Por Gustavo Richarte, abogado por la Pontificia Universidad Católica del Perú (PUCP), máster en Derecho por la Universidad Autónoma de Madrid e investigador del Centro de Estudios en Modernización del Servicio Civil (CEMSCI), adscrito a la Facultad de Derecho de la PUCP.

Cuando Michael Young escribió en 1958 “The rise of Meritocracy”, introduciendo el término “meritocracia”, no lo hizo en términos positivos. Por el contrario, Young describía el sistema meritocrático como uno elitista y sombrío.

A pesar de ello, diversos países, el Perú incluido, han ido implantando el referido sistema, entre otros momentos, para el acceso al servicio público. Así, el mérito se ha establecido como uno de los principios de la Ley N° 30057, Ley del Servicio Civil; e incluso, la Presidencia del Consejo de Ministros ha sostenido que la meritocracia garantiza el principio de acceso a la función pública en condiciones de igualdad.[1]

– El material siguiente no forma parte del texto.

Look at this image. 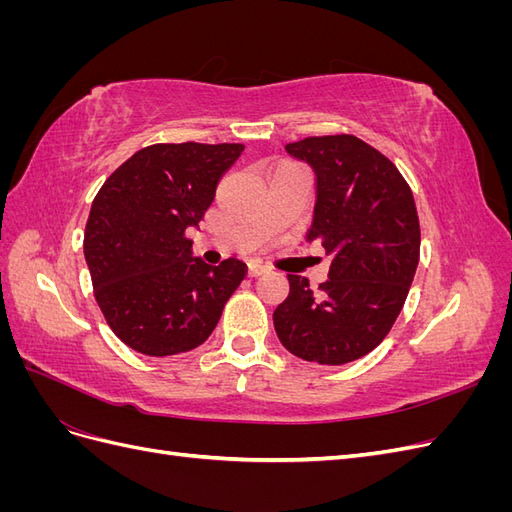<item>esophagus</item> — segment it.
<instances>
[{
	"mask_svg": "<svg viewBox=\"0 0 512 512\" xmlns=\"http://www.w3.org/2000/svg\"><path fill=\"white\" fill-rule=\"evenodd\" d=\"M269 269L267 267H262V265H256V262H250V265H247V275L250 277H258V275H265Z\"/></svg>",
	"mask_w": 512,
	"mask_h": 512,
	"instance_id": "esophagus-1",
	"label": "esophagus"
}]
</instances>
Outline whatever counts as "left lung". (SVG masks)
Returning <instances> with one entry per match:
<instances>
[{
  "mask_svg": "<svg viewBox=\"0 0 512 512\" xmlns=\"http://www.w3.org/2000/svg\"><path fill=\"white\" fill-rule=\"evenodd\" d=\"M316 173L314 220L305 241L333 260L318 290L288 275L290 292L273 312L288 352L309 363L344 365L389 335L421 256V226L397 166L352 134L288 143Z\"/></svg>",
  "mask_w": 512,
  "mask_h": 512,
  "instance_id": "obj_1",
  "label": "left lung"
}]
</instances>
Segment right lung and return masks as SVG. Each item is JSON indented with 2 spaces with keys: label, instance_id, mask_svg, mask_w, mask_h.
I'll return each instance as SVG.
<instances>
[{
  "label": "right lung",
  "instance_id": "obj_1",
  "mask_svg": "<svg viewBox=\"0 0 512 512\" xmlns=\"http://www.w3.org/2000/svg\"><path fill=\"white\" fill-rule=\"evenodd\" d=\"M243 145L160 143L136 151L104 181L85 226V260L108 327L132 350L170 356L213 333L247 267L192 256L215 188Z\"/></svg>",
  "mask_w": 512,
  "mask_h": 512
}]
</instances>
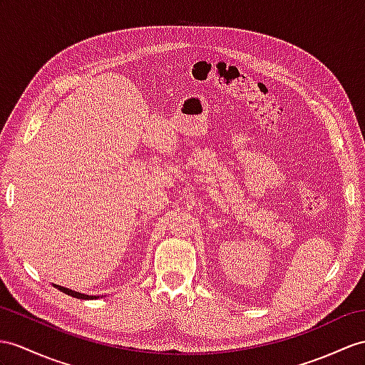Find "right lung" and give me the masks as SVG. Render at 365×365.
<instances>
[{
	"label": "right lung",
	"mask_w": 365,
	"mask_h": 365,
	"mask_svg": "<svg viewBox=\"0 0 365 365\" xmlns=\"http://www.w3.org/2000/svg\"><path fill=\"white\" fill-rule=\"evenodd\" d=\"M56 288H58L61 292H65V294L68 296H73V297H77V299H97L96 296H88V294H82V292H77V291H73L69 288H65V287H58V285H54Z\"/></svg>",
	"instance_id": "right-lung-1"
}]
</instances>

Ahora bien, parte del elitismo burócrata de este sistema, se puede apreciar en la elaboración de los perfiles de puestos, el cual se constituye en uno de los mecanismos destinados a asegurar que el Estado cuente con los mejores profesionales, con aquellos que merezcan esos puestos públicos.

Tal es así que el Plan Nacional de Modernización de la Gestión Pública al 2021, tiene al servicio civil meritocrático como el cuarto pilar central de los lineamientos para la modernización de la gestión pública, estando dentro de ellos el contar con perfiles de puesto tipo y un clasificador de puestos a nivel de la administración pública.[2]

La manera en que las entidades públicas evalúan el cumplimiento de los requisitos exigidos para postular a un cargo público, es a través de los “documentos sustentatorios”; es decir, títulos, diplomas, certificados, y cualquier otro documento que acredite que el postulante conoce el tema exigido.

El método anterior, si bien no es tan evidente como el utilizado en la India previa al 1922, en que las evaluaciones se realizaban a través de la Comisión Británica de Servicio Civil, y sólo aceptaban postulantes de Oxford y Cambridge;[3] termina siendo igualmente elitista. Nos explicamos.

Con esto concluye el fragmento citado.